Fachbeitrag von Dr. rer. pol. Frank Wattendorff, Dipl. Ing., Dipl. Coach und Dr. Elisabeth Wienemann
Betriebliches Gesundheitsmanagement
Qualifizierte, motivierte und gesunde Mitarbeiter und Mitarbeiterinnen sind eine wichtige Ressource für die Leistungsfähigkeit in Produktions- und Dienstleistungsbereichen. In den vergangenen 15 Jahren haben deshalb Unternehmen und Verwaltungen ihre Anstrengungen zum Erhalt und zur Förderung der Mitarbeitergesundheit verstärkt.
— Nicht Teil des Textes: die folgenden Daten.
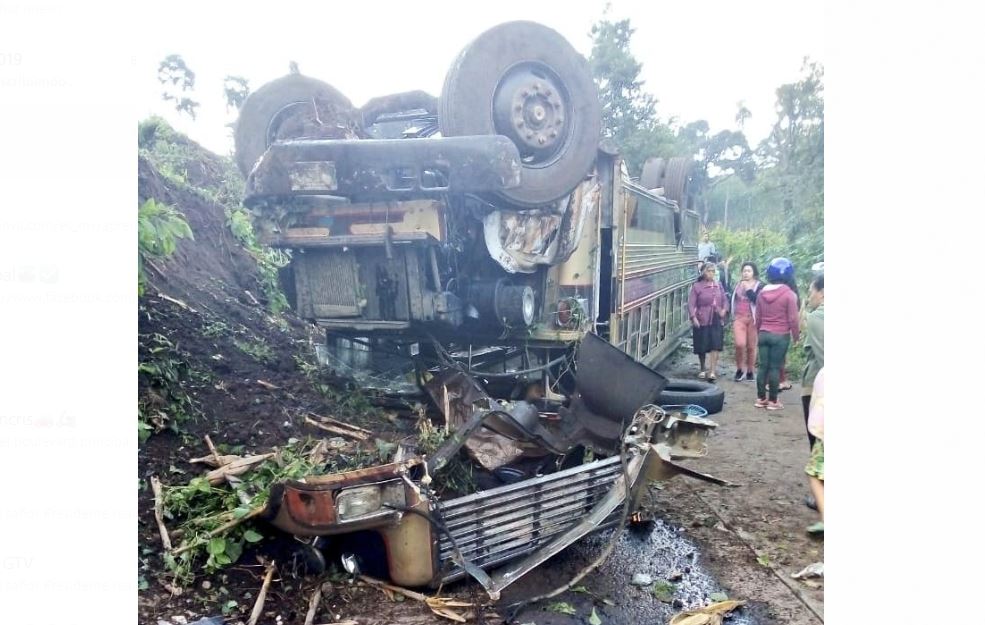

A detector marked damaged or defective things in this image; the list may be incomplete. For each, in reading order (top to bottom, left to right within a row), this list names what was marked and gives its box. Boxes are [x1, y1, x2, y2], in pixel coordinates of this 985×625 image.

Gesundheits- und Arbeitsschutz, Gesundheitsförderung und Suchtprävention sind zu unverzichtbaren Bestandteilen eines modernen Personalmanagements geworden. Seit Ende der 1990er-Jahre werden diese Aktivitäten unter dem Dach des betrieblichen Gesundheitsmanagements gebündelt.
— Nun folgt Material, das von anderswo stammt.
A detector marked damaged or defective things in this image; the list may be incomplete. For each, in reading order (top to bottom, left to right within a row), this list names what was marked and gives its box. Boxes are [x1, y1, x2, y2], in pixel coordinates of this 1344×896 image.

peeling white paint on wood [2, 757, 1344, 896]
Ziele und Definition eines integrierten Gesundheitsmanagements
Ziel des Gesundheitsmanagements ist es, gesundheitsgerechte und persönlichkeitsförderliche Arbeitsbedingungen zu schaffen, die Gesundheitssituation der Beschäftigten zu verbessern und die Arbeitszufriedenheit zu steigern. Wirtschaftlich dienen die verstärkten Maßnahmen vor allem dazu, die Leistungsbereitschaft und die Gesundheitsquote zu erhöhen, also Fehlzeiten zu vermeiden oder zu verringern.
Eine wichtige Aufgabe des betrieblichen Gesundheitsmanagements ist es deshalb, gesundheitlichen Risiken am Arbeitsplatz vorzubeugen, betrieblichen Ursachen von Gesundheitsbeeinträchtigungen nachzugehen und auf deren Beseitigung hinzuwirken. Für diese Aufgabe arbeiten Unternehmens- bzw. Dienststellenleitung, Führungskräfte aller Ebenen, Interessenvertretungen und die zuständigen Fachdienste eng zusammen. Außerdem wird in der gesundheitsorientierten Führung dem Wohlbefinden der Beschäftigten und der Gestaltung eines anregenden Arbeitsklimas ein hoher Stellenwert eingeräumt.